Friday, May 23, 2008

Sex and War, Part 1: Judges 19

This post is part of a revolutionary Bible commentary by the Church of the Orange Sky.

I wondered in the last post why the story of Micah kept repeating that "in those days Israel had no king," when this was never mentioned before. It crops up again in the final three chapters of the book, making me suspect rather that the author of the last third of Judges simply wasn't the same person as the author of the first two-thirds. With that out of the way, it's time to turn to what may be the most disturbing story in the book, Jephthah's human sacrifice possibly excepted. (Samson's massacres were also disturbing, but the suspension of disbelief required to read about that cartoonish episode softened the psychological blow.)

When the Bible really wants to talk about sexual violence against women, it's perfectly capable of doing so, at least for a few lucid verses. A Levite living in Ephraim buys a concubine in Judah and starts to head home when she escapes, running back to her father's house in Bethlehem. Judges says she was unfaithful, which given the context might mean she was adulterous, or could also simply mean that the act of escaping was the act of unfaithfulness. The Levite goes to Bethlehem and begs his wife to come back with him. The father-in-law initially welcomes the Levite but then seems kind of reluctant to let his daughter go. He plays a sort of Arabian Nights-esque delaying game, delaying the Levite with offers of food, drink, entertainment, and so on. After a few days, the Levite leaves anyway.

He, the woman, and his servant arrive at a town named Jebus (actually, this is Jerusalem), which at this point is supposedly populated by non-Israelites (even though the Israelites conquered the city decades ago). The servant wants to stop, but the Levite makes a fateful decision to keep going, since he reasons they will be safer with their friends the Benjamite Jews, who live in Gibeah.

It turns out to be a fateful decision. They are offered free lodging for the night by an old man, but "some wicked men of the city" came to the house and demanded that the old man give them the Levite so they can rape him. It's shades of Sodom and Gomorrah, but with actual human beings involved instead of mysterious angels, the narrative is a lot more painful. This time, the Levite throws his concubine out the door (helpfully, the old man offers a virgin daughter to the mob too, but apparently the Levite's woman is enough for them). She is gang-raped all night and then left laying at the door.
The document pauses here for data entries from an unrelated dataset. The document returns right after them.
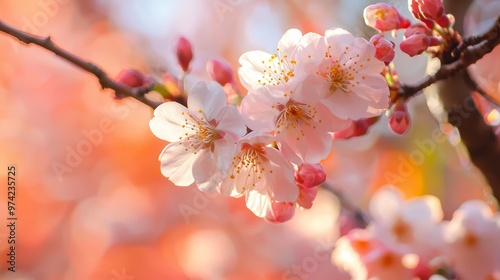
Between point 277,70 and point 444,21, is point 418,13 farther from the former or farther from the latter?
point 277,70

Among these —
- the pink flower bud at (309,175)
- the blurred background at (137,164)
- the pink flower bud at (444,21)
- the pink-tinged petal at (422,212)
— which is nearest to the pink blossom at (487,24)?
the blurred background at (137,164)

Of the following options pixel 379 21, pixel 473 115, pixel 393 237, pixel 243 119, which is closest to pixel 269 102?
pixel 243 119

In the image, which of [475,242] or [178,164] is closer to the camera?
[178,164]

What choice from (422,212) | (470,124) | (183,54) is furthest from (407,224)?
(183,54)

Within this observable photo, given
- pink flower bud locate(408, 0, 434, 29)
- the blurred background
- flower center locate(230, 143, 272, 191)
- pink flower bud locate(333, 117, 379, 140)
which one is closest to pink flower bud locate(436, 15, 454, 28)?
pink flower bud locate(408, 0, 434, 29)

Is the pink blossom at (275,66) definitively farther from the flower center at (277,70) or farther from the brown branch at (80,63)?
the brown branch at (80,63)

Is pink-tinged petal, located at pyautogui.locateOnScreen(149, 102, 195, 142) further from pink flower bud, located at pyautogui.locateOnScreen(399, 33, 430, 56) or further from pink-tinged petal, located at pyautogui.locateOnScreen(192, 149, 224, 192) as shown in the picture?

The Levite is notably unsympathetic. He finds the woman sprawled unconscious on the doorstep the next morning. He tells her to get up, "but there was no answer," so he puts her on his donkey and keeps going. At some point - the author of Judges doesn't say when - the woman passes away, so the Levite, in a gruesome and dubious rite, cuts her body up into pieces and sends them around Israel. He wants vengeance.

As usual, Judges takes no moral position on the incident except, it would seem, to imply that there is no moral behaviour. The Benjamites are supposed to have descended to the same level of general sexual depravity as the Sodomites. The Levite knew precisely what was going to happen when he handed over his concubine to the mob. Complaining after the fact that they committed a heinous crime seems a little ridiculous.

Only the concubine displays any degree of real personal loyalty - after being sent away to be raped, she tries to crawl home to the Levite, before collapsing by the door. (This is an interesting reversal of the incident at the beginning of the page, when she left him for several months and he came after her to get her back.)

Once again, the concubine doesn't even get a name in the narrative. She is simply an object to be fought over: it would appear that the Levite is more upset that his rights to her body have been violated than that she has suffered personally from being raped. The fact that he's willing to mutilate her remains is also exceptionally dubious; perhaps as a Levite he's been cutting up animal corpses so long that the mutilation of dead bodies has simply become second nature. I could comment on the sheer absurdity of a social order in which homeowners are expected to turn over their daughters to be raped, but I did that already months ago in the context of the story of Sodom and Gomorrah. Indeed, one can't help but wonder if the author of Judges is simply recycling that story in order to make a point about Israelite depravity.